Reports from friends, colleagues and whanau have indicated we were feeling distracted, lacking the concentration required to apply oneself to the printed word. I for one found myself only capable of scrolling and obsessively listening to the news in the first few weeks.
Of course, I persevered! And I found the books that suited lockdown life perfectly. If a novel didn’t grab me after a couple of chapters, or continue to hold my attention through the frequent dingings of my phone, I put it down, quarantined it to the ‘not now, thank you’ pile.
I tried Colum McCann’s Apeirogon: too deep and dark, although such beautiful writing. I tried Ockham finalist Halibut on the Moon by David Vann: way, way too dark, the stifling intimacy of a successfully drawn depressive not for the here and now.
So what worked for me? And what could lead us back into the world of joyful, absorbed reading?
I found some books that thoroughly entertained and charmed me. They got me through the pick it up, sigh and toss it away moments and kept me anchored to myself, re-trained my brain to focus and reconnect with my inner life.
Come Again by Robert Webb is fabulous! Kate is in her forties, recently widowed, absolutely, suicidally devasted and a complete stinky mess. She’s just been sacked from her job where she is a genius level IT techie for a company that cleans up the internet reputations of the rich and famous (she doesn’t feel good about it). She has a newsworthy, explosive, evidential time bomb on a pen drive, intending to drop it to the media and then off herself.
But … Siri fails to wake her from her alcoholic fug in time and when she does wake she’s back in 1992, just starting at the University of York and might just have the chance to save the love of her life. Quantum physics, Russian baddies, a kick ass heroine and a beautiful love story. Robert Webb is a brilliant comedian who provoked many snort out louds from this reader.
I read a children’s book because, when all else fails, find a brilliantly conceived tale of bravery and mischief and all will be well. Hattie by Frida Nilsson fit this bill perfectly.

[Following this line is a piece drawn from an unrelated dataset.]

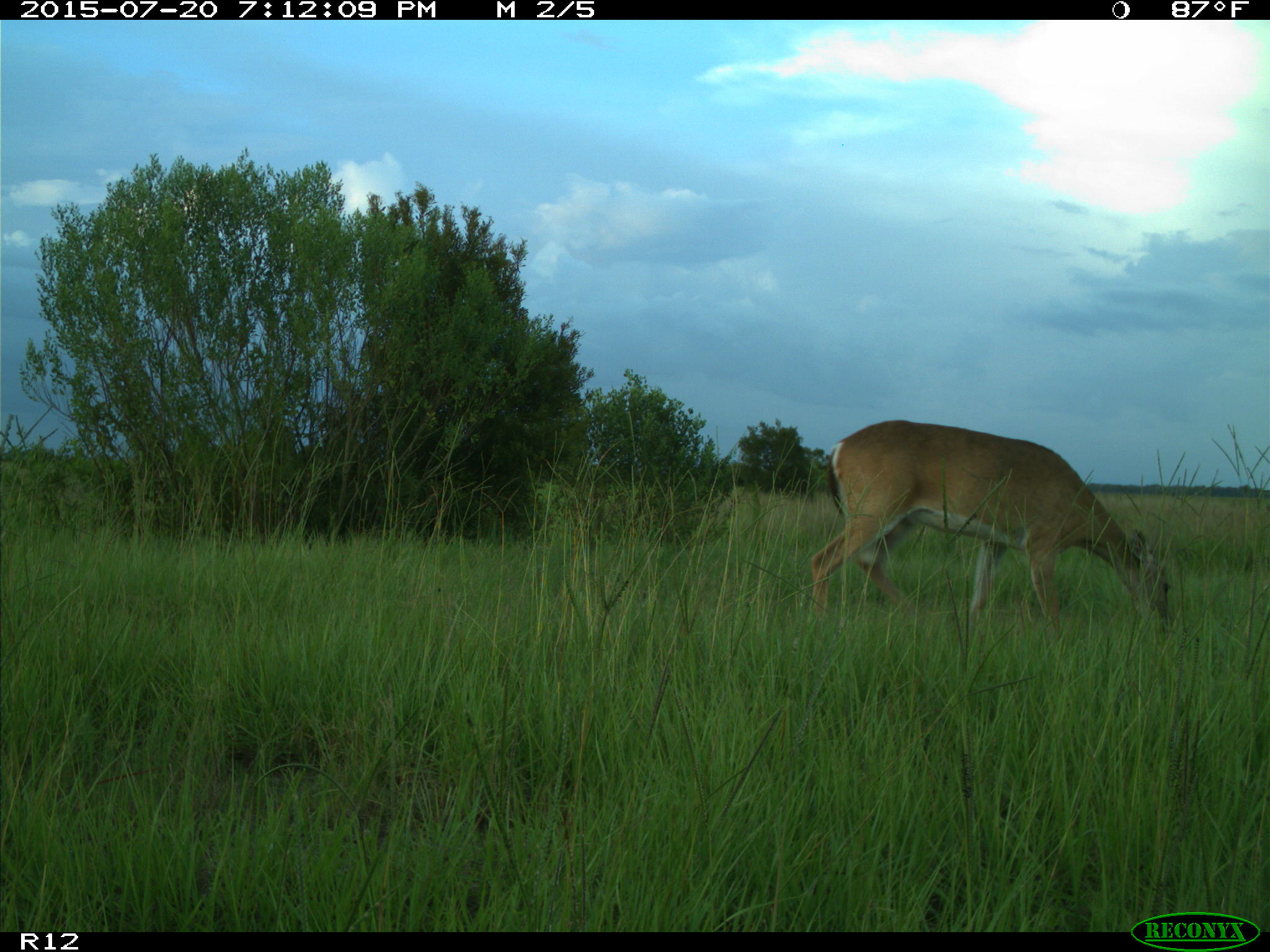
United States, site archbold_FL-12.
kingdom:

Hattie is a six-year-old Swedish girl who can’t wait to start school. She lives outside the middle of nowhere and needs other children to play with. She’s soexcited about it that when she actually gets there she is terrified and can barely squeeze her name out when the teacher asks her. Fortunately, Linda feels the same and they are soon best buddies.
Hattie is a good old-fashioned handful of a kid. Her teacher is clearly exhausted by her stunts and her parents are bit worn down by their lovable but off the wall progeny. The naughtiness is not deliberately horrible – Hattie just forgets that they locked Ellen in the shed because she was being a naughty horse; if the school dinner lady hadn’t forced Linda to eat the blood pudding they wouldn’t have put water in the Christmas tree fairy lights.
These are all delightfully awful things to do that would have modern children diagnosed with some disorder or other, but are deliciously anarchic to the average young reader. I laughed and got back in touch with my love of anarchic, bonkers humour. It was great.
Excitingly, I discovered a new investigator! For lovers of crime fiction, you can’t go much further than Steve Cavanagh’s books featuring Eddie Flynn, a fabulous defence lawyer with a somewhat tortured past of his own (of course; we love our wounded heroes).
In TH1RT3EN, we have Eddie’s testimony, and, in a wonderfully creepy and terrifying parallel narrative, the viewpoint of a juror on the trial who is actually the serial killer. How cool, in a murdery way, is that?
So, faith restored, I have boldly marched back into my bookshops armed with new recommendations and a fresh sense of purpose. Books are a kind of medicine. Can’t settle, or feeling distracted? I have the antidote.